Now, the economist in you might argue that Minneapolis is a city, and so it could easily slip into the category of a special case. The economics of a metropolitan area of 3,682,928 can't be scaled up to the economics of a nation state. When it comes to macroeconomics, wages and worker freedom matter. There is a trade-off. This is the center-leftist's Phillips Curve. This is the right's Non-Accelerating Inflation Rate of Unemployment (NAIRU). The (post-Keynesian) left proper, however, very well knows that the fall of inflation in Minneapolis occurred precisely because its real source was addressed: profit and asset (also known as placement) inflation, which was managed not just by increasing housing supply (the urbanist solution) but making huge investments in subsidized housing (the socialist solution).

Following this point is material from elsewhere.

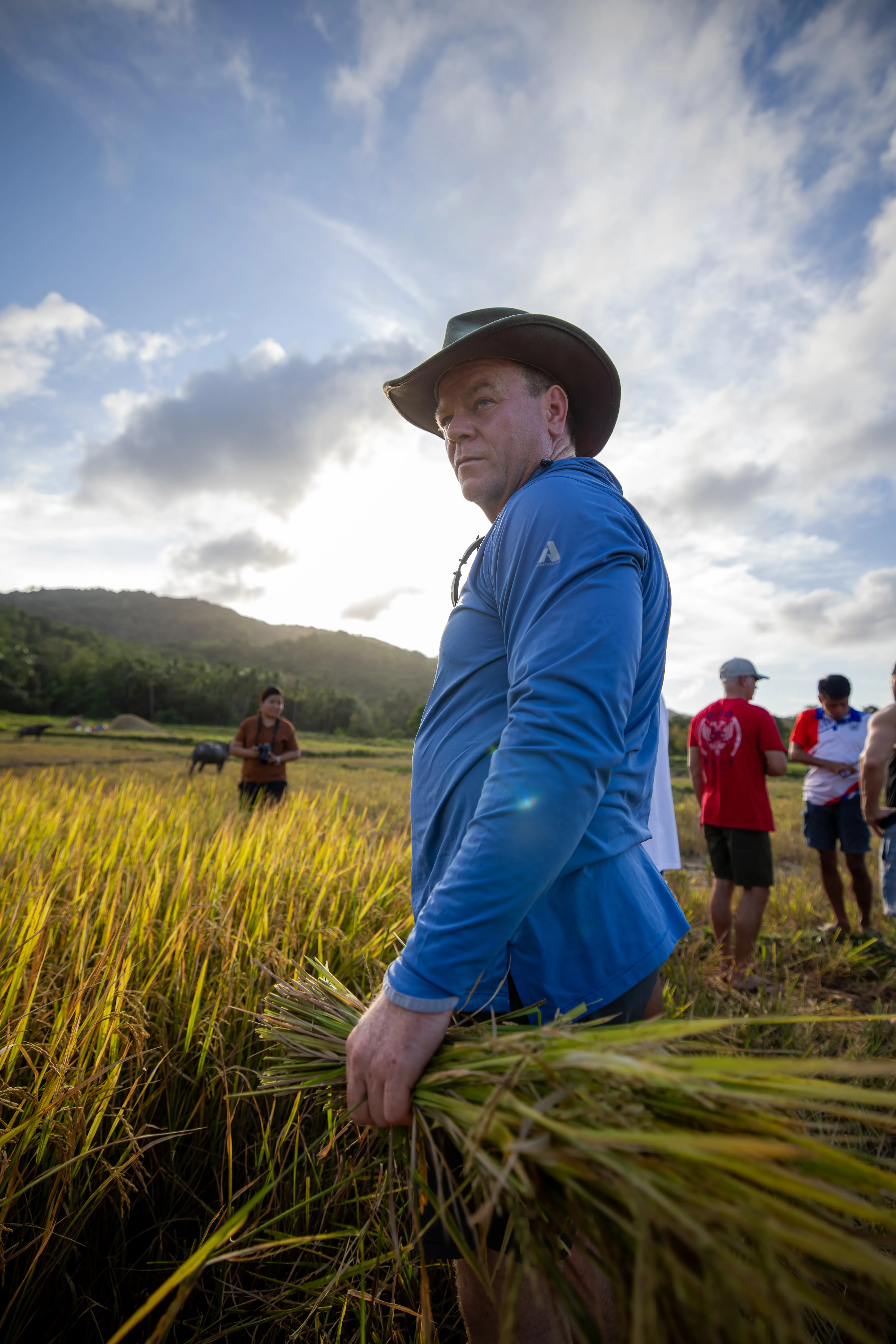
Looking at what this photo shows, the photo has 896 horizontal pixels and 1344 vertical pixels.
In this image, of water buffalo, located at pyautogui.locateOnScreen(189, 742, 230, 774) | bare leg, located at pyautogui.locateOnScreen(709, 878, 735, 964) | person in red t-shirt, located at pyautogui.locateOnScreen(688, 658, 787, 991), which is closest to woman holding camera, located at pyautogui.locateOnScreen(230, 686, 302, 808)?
person in red t-shirt, located at pyautogui.locateOnScreen(688, 658, 787, 991)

And this is exactly how Spain managed to be the first European country to beat inflation. It has a population of 42 million. Its economy is the 15th-largest in the world. Its inflation rate was near 9% in 2022. Its inflation rate is now below 2%. Why? Because, as The Guardian bluntly put it, "[Spain's government] stood up to business." The evidence is right there. Spain, then under a socialist government, "capped energy prices... lowered the cost of public transport, taxed excess profits and put in place limits on how much landlords can raise rents." This ultimately prevented "inflation from spreading more widely and more persistently than elsewhere." Indeed, in this result, we find an explanation for why Spain's right failed to win the recent general election. The mainstream press thought the game was up for the socialists. But that did not happen. The left and right are in a deadlock that's likely to go the former's way.     

In August 2022, the 16th Chairperson of the Federal Reserve, Jerome Powell, promised nothing but pain for American workers as he raised interest rates to "fight inflation." And yet, wages continued to rise, and, according to recent data, they are rising even faster than inflation (4.4% to 3%—this fact is almost never mentioned by the business press). The Fed has had no impact on falling inflation or the economy in general for one important reason: you can't run the economy with just one lever (interest rates).

And this is the most astounding and telling thing about our economic times. The Fed and all other central banks in advanced capitalist countries, believe they actually can manage the economy solely with the price of money. But why did the US's job market continue to grow as Powell tried to punish it with rate hikes? Because the White House's economic policy was not in lockstep with that of the Federal Reserve. The same can be said about Janet Yellen's Treasury. Powell is, policy-wise, isolated. The White House is presently expansionist, not contractionist. It has increased spending on capital-intensive projects. And much of this money has yet to come online. Without a policy consensus, the Federal Reserve is basically toothless. Indeed, only the banks are really benefiting from high rates. They are transferring close to nothing of the nearly dear price of money to their depositors. 


This is the Great Bank Robbery of 2023 — the yawning gap between what you are paid on your deposits and what banks are earning from other institutions when they loan out your money. It’s a caper that has quietly become a systemic upward transfer of wealth thrumming beneath the macroeconomy...

I will conclude with my deepest insight. Policy consensus among the key political DC institutions had only one function: to make interest rates the whole economy itself. Meaning, all other tools for the management of our society's wealth and its distribution were diminished, if not entirely removed. What remained? The religion of monetarism, the management of money. For this illusion to look real, the White House and related institutions needed to be committed to austerity (less social spending, more privatization, and so on), which reduced economic tools or possibilities to just one: imaginary inflation targets. The Fed has always known that it has nothing to do with inflation (it doesn't even have control of the money supply—the monetarists dream of dreams). As the Portland-based economist Eric Tymoigne explained in his superb post "The Volcker Myths," since the late 1970s, the Federal Reserve has caused all of this pain "for nothing."